- Items -
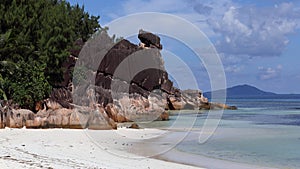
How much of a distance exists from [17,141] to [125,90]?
28164mm

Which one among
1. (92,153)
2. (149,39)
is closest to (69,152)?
(92,153)

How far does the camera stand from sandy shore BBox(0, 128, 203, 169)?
10.3m

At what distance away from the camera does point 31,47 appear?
28.4m

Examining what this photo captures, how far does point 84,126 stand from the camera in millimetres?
21703

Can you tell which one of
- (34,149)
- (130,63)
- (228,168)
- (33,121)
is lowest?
(228,168)

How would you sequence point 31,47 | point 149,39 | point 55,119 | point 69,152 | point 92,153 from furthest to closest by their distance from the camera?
1. point 149,39
2. point 31,47
3. point 55,119
4. point 92,153
5. point 69,152

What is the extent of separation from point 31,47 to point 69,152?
17332 millimetres

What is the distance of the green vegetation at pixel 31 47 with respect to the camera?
83.5ft

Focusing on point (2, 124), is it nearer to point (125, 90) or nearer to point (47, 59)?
point (47, 59)

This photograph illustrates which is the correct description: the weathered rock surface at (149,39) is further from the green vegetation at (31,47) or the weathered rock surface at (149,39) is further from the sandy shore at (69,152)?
the sandy shore at (69,152)

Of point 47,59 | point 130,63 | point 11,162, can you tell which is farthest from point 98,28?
point 11,162

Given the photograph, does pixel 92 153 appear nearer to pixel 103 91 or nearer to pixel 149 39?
pixel 103 91

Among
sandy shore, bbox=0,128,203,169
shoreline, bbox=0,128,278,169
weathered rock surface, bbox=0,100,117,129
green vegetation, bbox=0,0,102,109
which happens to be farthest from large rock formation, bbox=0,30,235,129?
sandy shore, bbox=0,128,203,169

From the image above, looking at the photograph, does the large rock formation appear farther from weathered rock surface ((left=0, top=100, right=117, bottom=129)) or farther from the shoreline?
the shoreline
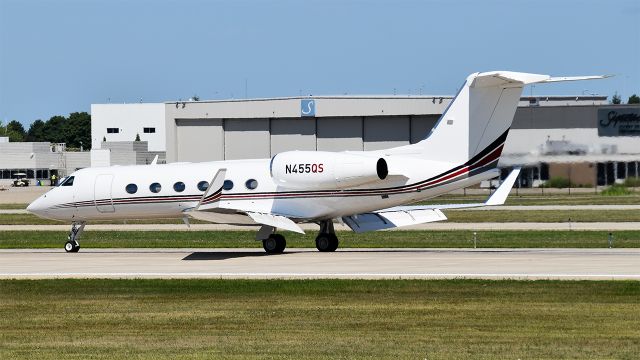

- Stated goal -
Copy out all the lines above again, switching every "camera" to "viewer" and leaving everything else the same. Leave the pictures out.

- Written response -
How much of a distance exists from [17,141] to [125,90]?
28164mm

Which one among
1. (92,153)
2. (149,39)
is closest to (69,152)?
(92,153)

How far does the viewer stand from sandy shore BBox(0, 128, 203, 169)?
10.3m

At what distance away from the viewer does point 31,47 appear?
28.4m

Examining what this photo captures, how far does point 84,126 stand from the viewer in millimetres?
21703

Can you tell which one of
- (34,149)
- (130,63)
- (228,168)
- (33,121)
is lowest?
(228,168)

How would you sequence point 31,47 | point 149,39 | point 55,119 | point 69,152 | point 92,153 from furthest to closest by their distance from the viewer?
1. point 149,39
2. point 31,47
3. point 55,119
4. point 92,153
5. point 69,152

What is the extent of separation from point 31,47 to point 69,152?
17332 millimetres

What is the distance of the green vegetation at pixel 31 47 with respect to the viewer?
83.5ft

Focusing on point (2, 124), is it nearer to point (125, 90) or nearer to point (47, 59)?
point (47, 59)

This photograph illustrates which is the correct description: the weathered rock surface at (149,39) is further from the green vegetation at (31,47) or the weathered rock surface at (149,39) is further from the sandy shore at (69,152)?
the sandy shore at (69,152)

Of point 47,59 | point 130,63 | point 11,162, can you tell which is farthest from point 98,28?
point 11,162

Given the photograph, does pixel 92 153 appear nearer to pixel 103 91 or nearer to pixel 149 39?
pixel 103 91

Among
sandy shore, bbox=0,128,203,169
shoreline, bbox=0,128,278,169
weathered rock surface, bbox=0,100,117,129
green vegetation, bbox=0,0,102,109
which happens to be farthest from large rock formation, bbox=0,30,235,129?
sandy shore, bbox=0,128,203,169

From the image above, looking at the photograph, does the large rock formation appear farther from weathered rock surface ((left=0, top=100, right=117, bottom=129)) or farther from the shoreline?
the shoreline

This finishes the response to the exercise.